The following subsections analyze a number of considerations about transport-protocol ephemeral port randomization when applied to NTP.
There has been a fair share of work in the area of blind/off-path attacks against transport protocols and upper-layer protocols, such as [
RFC 4953] and [
RFC 5927]. Whether the target of the attack is a transport-protocol instance (e.g., TCP connection) or an upper-layer protocol instance (e.g., an application-protocol instance), the attacker is required to know or guess the five-tuple {Protocol, IP Source Address, IP Destination Address, Source Port, Destination Port} that identifies the target transport-protocol instance or the transport-protocol instance employed by the target upper-layer protocol instance. Therefore, increasing the difficulty of guessing this five-tuple helps mitigate blind/off-path attacks.
As a result of these considerations, transport-protocol ephemeral port randomization is a best current practice (BCP 156) that helps mitigate off-path attacks at the transport layer. This document aligns the NTP specification [
RFC 5905] with the existing best current practice on transport-protocol ephemeral port selection, irrespective of other techniques that may (and should) be implemented for mitigating off-path attacks.
We note that transport-protocol ephemeral port randomization is a transport-layer mitigation against blind/off-path attacks and does not preclude (nor is it precluded by) other possible mitigations for off-path attacks that might be implemented at other layers (e.g., [
NTP-DATA-MINIMIZATION]). For instance, some of the aforementioned mitigations may be ineffective against some off-path attacks [
NTP-FRAG] or may benefit from the additional entropy provided by port randomization [
NTP-security].
Intermediate systems implementing the Equal-Cost Multipath (ECMP) algorithm may select the outgoing link by computing a hash over a number of values, including the transport-protocol source port.

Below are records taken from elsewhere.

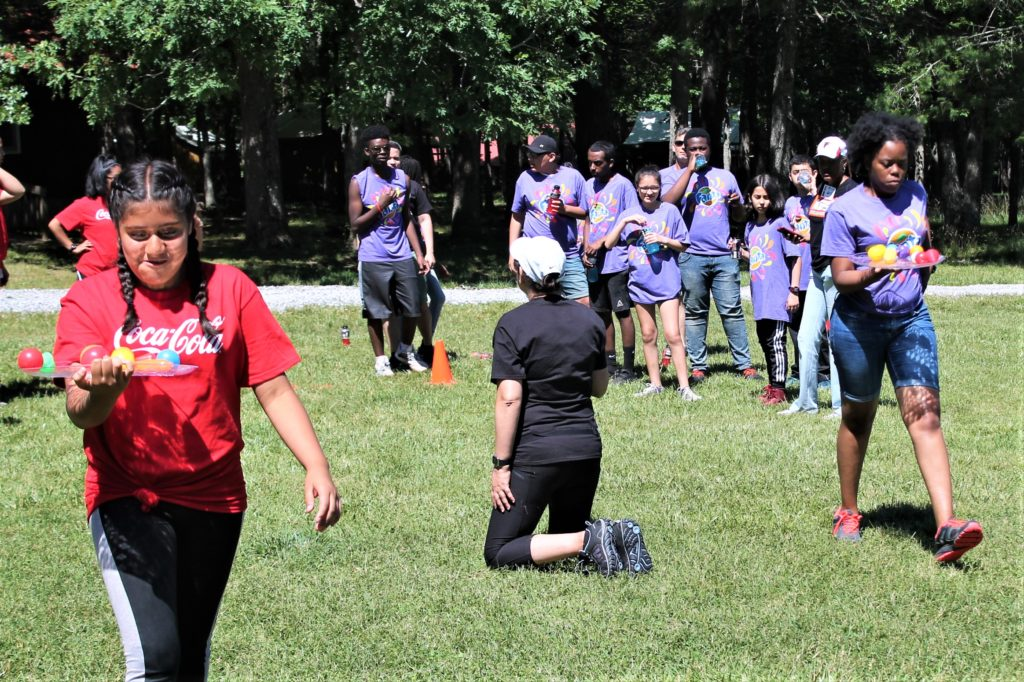 C5 camp 20190614 coke field day (38)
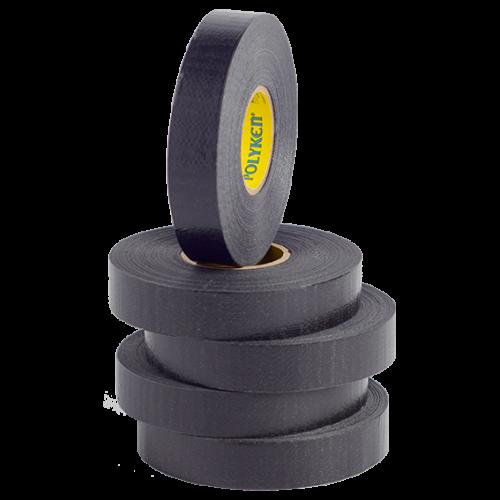 268 Flame-Retardant Wire Harness Tape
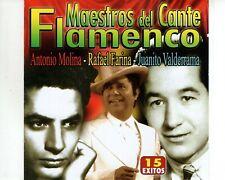 CD ANTONIO MOLINA rafael farina JUANITO VALDERRAMAflamcencoMINT  (A3176)
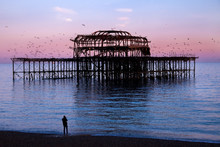 Brighton West Pier At Sunset W...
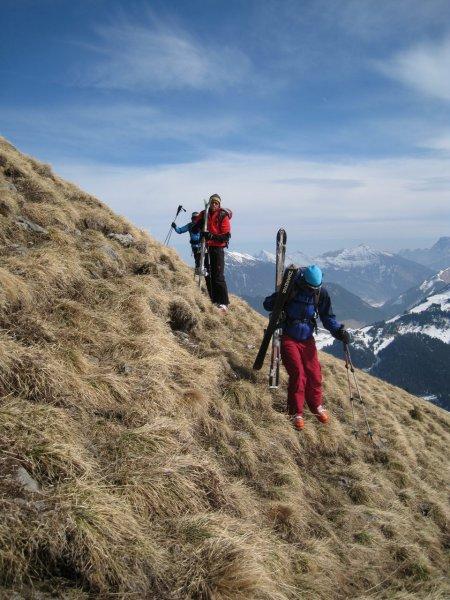 Perhaps the last ski tour (Galtjoch, Austria)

Thus, as discussed in [
NTP-CHLNG], the selected client port may have an influence on the measured offset and delay.
If the source port is changed with each request, packets in different exchanges will be more likely to take different paths, which could cause the measurements to be less stable and have a negative impact on the stability of the clock.

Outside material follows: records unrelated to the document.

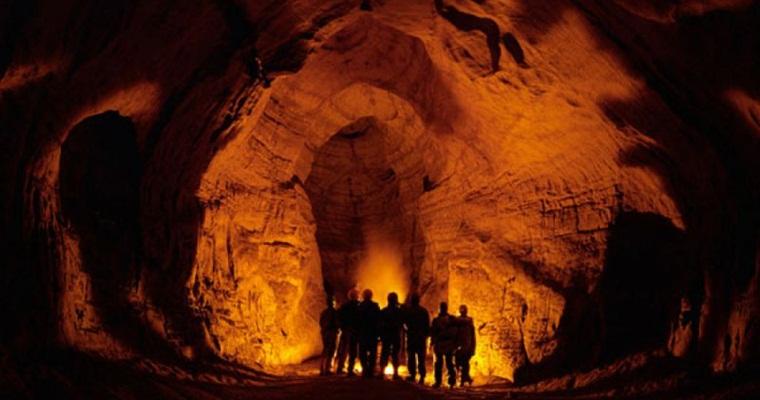"Пещера ""Атлантида"""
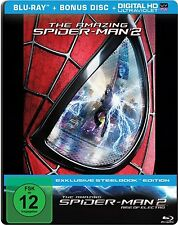THE AMAZING SPIDER-MAN 2, Rise of Electro (Blu-ray Disc, Steelbook) NEU+OVP
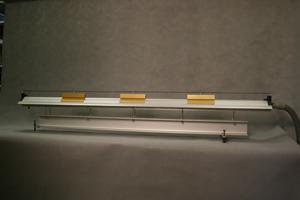 Coupled Oscillator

Network paths to/from a given server are less likely to change between requests if port randomization is applied on a per-association basis. This approach minimizes the impact on the stability of NTP measurements, but it may cause different clients in the same network synchronized to the same NTP server to have a significant stable offset between their clocks. This is due to their NTP exchanges consistently taking different paths with different asymmetry in the network delay.
Section 4 recommends that NTP implementations randomize the ephemeral port number of client/server associations. The choice of whether to randomize the port number on a per-association or a per-request basis is left to the implementation.

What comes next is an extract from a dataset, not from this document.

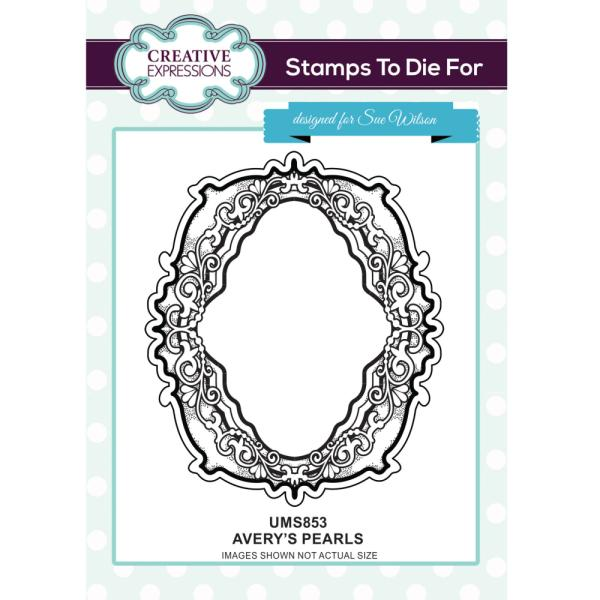 Sue Wilson Stamp - Averys Pearls - UMS853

In a number of scenarios (such as when mitigating DDoS attacks), a network operator may want to differentiate between NTP requests sent by clients and NTP responses sent by NTP servers. If an implementation employs the NTP well-known port for the client port, requests/responses cannot be readily differentiated by inspecting the source and destination port numbers. Implementation of port randomization for nonsymmetrical modes allows for simple differentiation of NTP requests and responses and for the enforcement of security policies that may be valuable for the mitigation of DDoS attacks, when all NTP clients in a given network employ port randomization.
Some NAPT devices will reportedly not translate the source port of a packet when a system port number (i.e., a port number in the range 0-1023) [
RFC 6335] is employed. In networks where such NAPT devices are employed, use of the NTP well-known port for the client port may limit the number of hosts that may successfully employ NTP client implementations at any given time.
In the case of NAPT devices that will translate the source port even when a system port is employed, packets reaching the external realm of the NAPT will not employ the NTP well-known port as the source port, as a result of the port translation function being performed by the NAPT device.